Les citoyens peuvent-ils déclencher une procédure référendaire? Les adversaires de cette idée y ont vu du «populisme» et d'autres, plus virulents, une «dictature du peuple».

D'abord, il est faux de prétendre qu'il s'agit d'une idée saugrenue ou dépassée. L'application du principe d'initiative populaire est en pleine croissance depuis 1945. On la retrouve en Allemagne, aux États-Unis, en Suisse, en Autriche ou en Italie. La Colombie-Britannique vient de vivre son premier référendum amorcé par la population, et l'anarchie n'a pas eu lieu.

Si cette idée était farfelue, elle n'aurait pas été inscrite par les 27 gouvernements de l'Union européenne dans le Traité de Lisbonne de 2007. Les législateurs français de droite comme de gauche ne l'auraient pas récemment intégrée d'une manière originale à la constitution.

Il est également faux de prétendre que quelques «zélotes» pourraient l'accaparer.
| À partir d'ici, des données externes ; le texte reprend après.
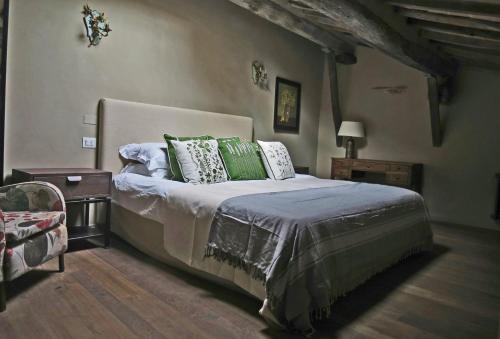 een slaapkamer met een bed met groene en witte kussens bij Stylish apartment in the historic center of Cortona in Cortona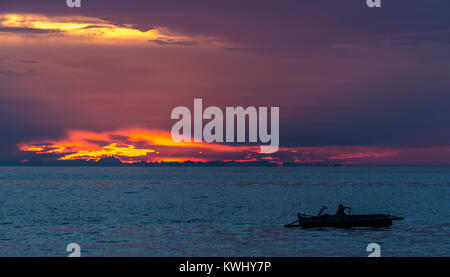 Fisherman trattura nelle sue reti al tramonto Foto Stock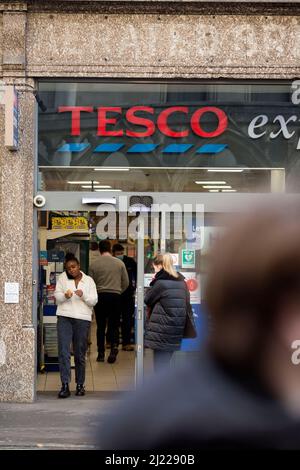 Les gens quittent et entrent dans un magasin Tesco dans le centre de Londres après l'entrée en vigueur des règles du plan B Covid-19. Banque D'Images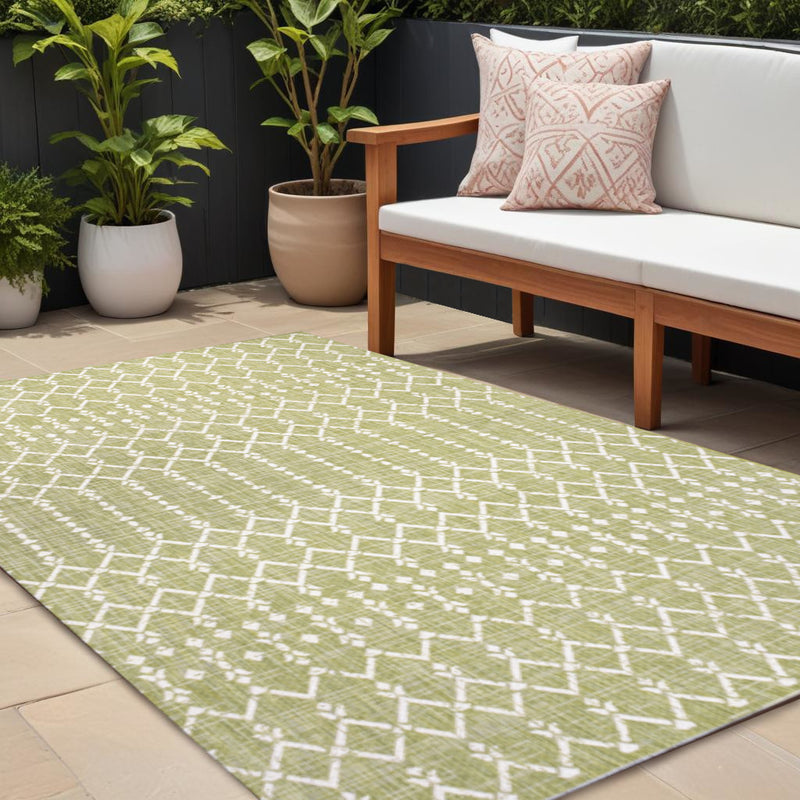 Light green trellis area rug with cream geometric pattern, indoor/outdoor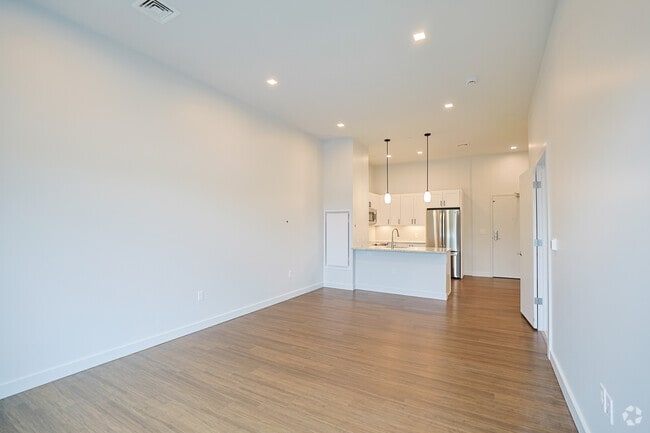 1BR, 1BA - 760SF - Living Room & Kitchen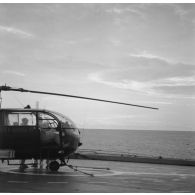 Décontamination d'hélicoptère Alouette III à bord du transport de chalands de débarquement (TCD) Ouragan. Le nuage au fond est le nuage radioactif.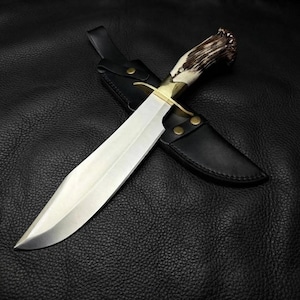 Peut inclure: Un couteau à lame fixe avec une lame en acier argenté poli, une garde en laiton et un manche en bois de cerf brun texturé. Le couteau est placé en diagonale sur un étui en cuir noir doté de deux rivets en laiton et d'un bouton-pression.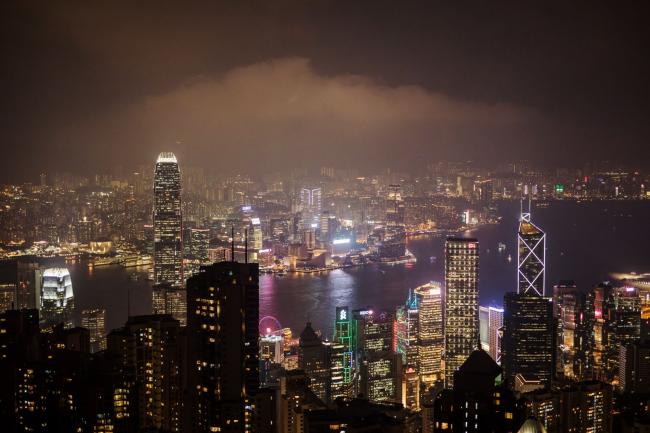 © Bloomberg. Buildings on the Hong Kong skyline are seen from Victoria Peak at night in Hong Kong, China, on Wednesday, Aug. 28, 2019. Anti-government protesters in Hong Kong have sustained their momentum since the first rally on June 9, creating the biggest crisis for Beijings rule over the former British colony since returning to China in 1997. On Monday, Sept. 16, the protests, which show no sign of stopping, will reach the 100-day mark. Photographer: Bloomberg/Bloomberg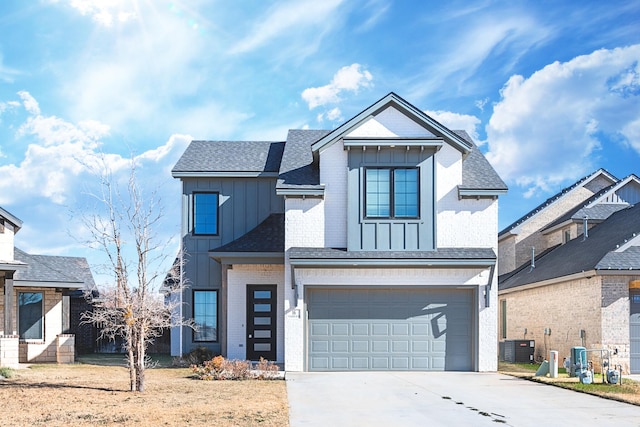 modern inspired farmhouse featuring brick siding, board and batten siding, a shingled roof, driveway, and an attached garage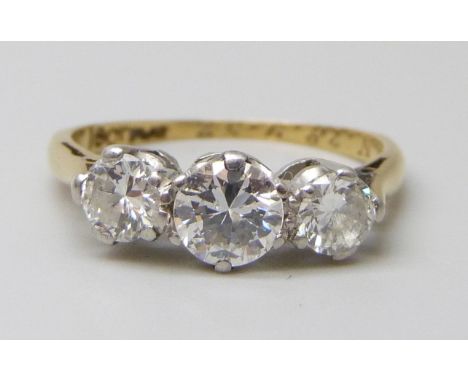 An 18ct gold and platinum set three stone diamond ring, inner shank engraved, 2.4g, K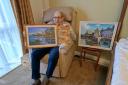 The care home's resident artist, Maurice, with some of his landscape pieces.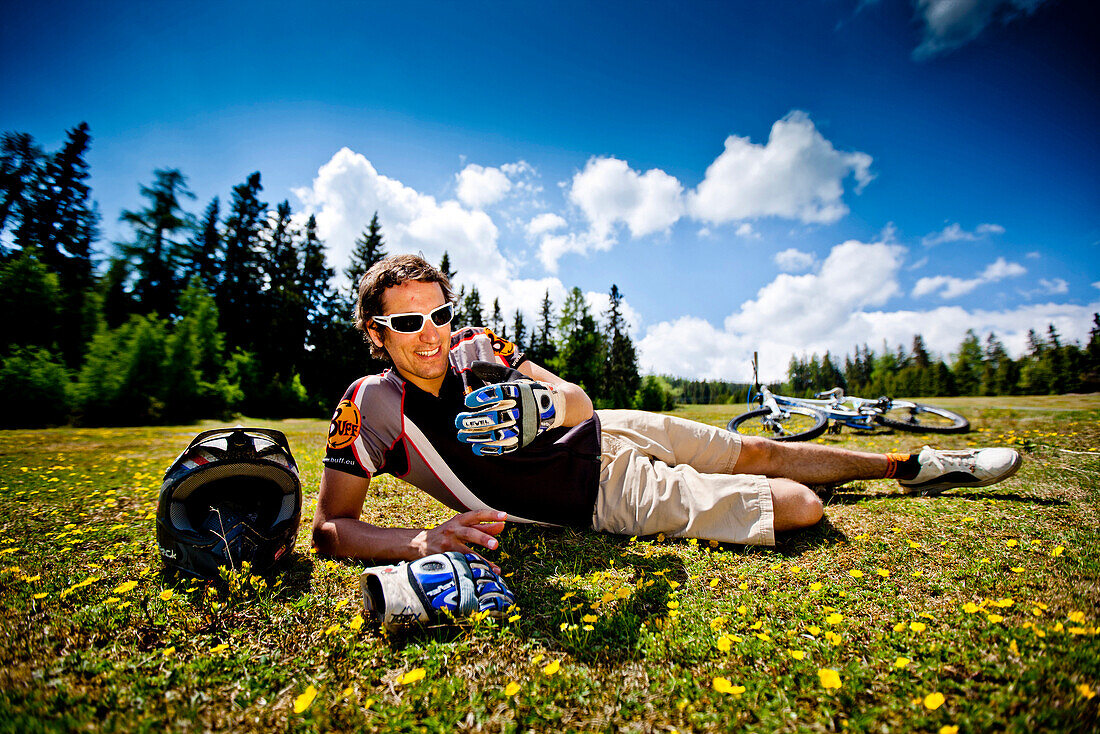 Downhill mountain biker resting, Frauenalpe, Murau, Styria, Austria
En fixant la barre à 10%, et plus encore à 15% des électeurs inscrits, c'est pratiquement impossible. La pétition demandant la démission du premier ministre Charest, bien que relayée à grande échelle, n'est pas parvenue à recueillir l'appui de 250 000 personnes, soit 4% des électeurs inscrits. Et ceux qui craignent des référendums à répétition, comme en Suisse, doivent savoir que là-bas, seulement 100 000 signatures sont requises, soit huit fois moins que la proposition présentée ici.

Enfin, certains prévoient un «cafouillage» si un gouvernement devait se voir imposer la tenue d'un référendum sur une question qu'il ne souhaite pas. Dans les municipalités du Québec, l'initiative populaire est en place sans que l'anarchie ait lieu.

Au Québec, cette idée est non seulement soutenue par les Bernard Drainville, Pierre Curzi et certaines franges du mouvement souverainiste, mais elle a également été proposée par Mario Dumont en 2000, même par René Lévesque en 1984. Les libéraux de Jean Charest ont été les premiers à l'appliquer ponctuellement en 2004 pour résoudre l'épineux problème des fusions municipales: 89 consultations se sont tenues dans autant de municipalités, lorsque 10% des gens signaient le registre.

Dans un régime comme le nôtre, il manque de contrepoids au pouvoir du premier ministre, du moins lorsqu'il dirige un gouvernement majoritaire. Les médias et les groupes de pression peuvent s'exprimer, mais il y a peu de mécanismes institutionnels qui permettent de contrecarrer les volontés du bureau du premier ministre entre deux élections générales.

La prémisse des opposants à une telle réforme renvoie souvent au spectre d'une irrationalité populaire. Or, ce droit doit être encadré; un référendum ne pourrait par exemple contrevenir aux droits fondamentaux. Il existe aussi des délais, des procédures, qui permettent l'existence d'un débat serein.

Certains ont craint que tous les péquistes s'empressent de signer un tel registre pour déclencher un référendum sur la souveraineté. Les gens ne sont pas suicidaires. Les sondages nous indiquent que presque la moitié d'entre eux n'en veulent pas à court terme. La démocratie présume que les citoyens sont raisonnables; ce sont les dictatures qui définissent la majorité comme incapable.

Évidemment, les référendums d'initiative populaire ne constituent pas un mécanisme sans défaut. Mais de tous les projets de réforme, celui-là est peut-être le plus simple, le plus facile à implanter et celui qui chamboule le moins nos institutions politiques.

L'ajout de l'initiative populaire comme possibilité s'inscrit dans une tendance fondamentale qui donne plus de pouvoirs aux populations parce que celles-ci sont plus instruites, plus informées et mieux organisées. Les partis politiques ne sont plus aussi fédérateurs et rassembleurs qu'autrefois. Les parlements doivent partager ce qui est peut-être devenu trop lourd pour leurs seules épaules.

Avant d'assassiner cette idée, les intervenants publics devraient faire la part des choses. Une idée de réforme n'a pas à être parfaite pour être bonne. À ce compte-là, on ne fera rien; et l'immobilisme tant décrié l'emportera contre tout espoir.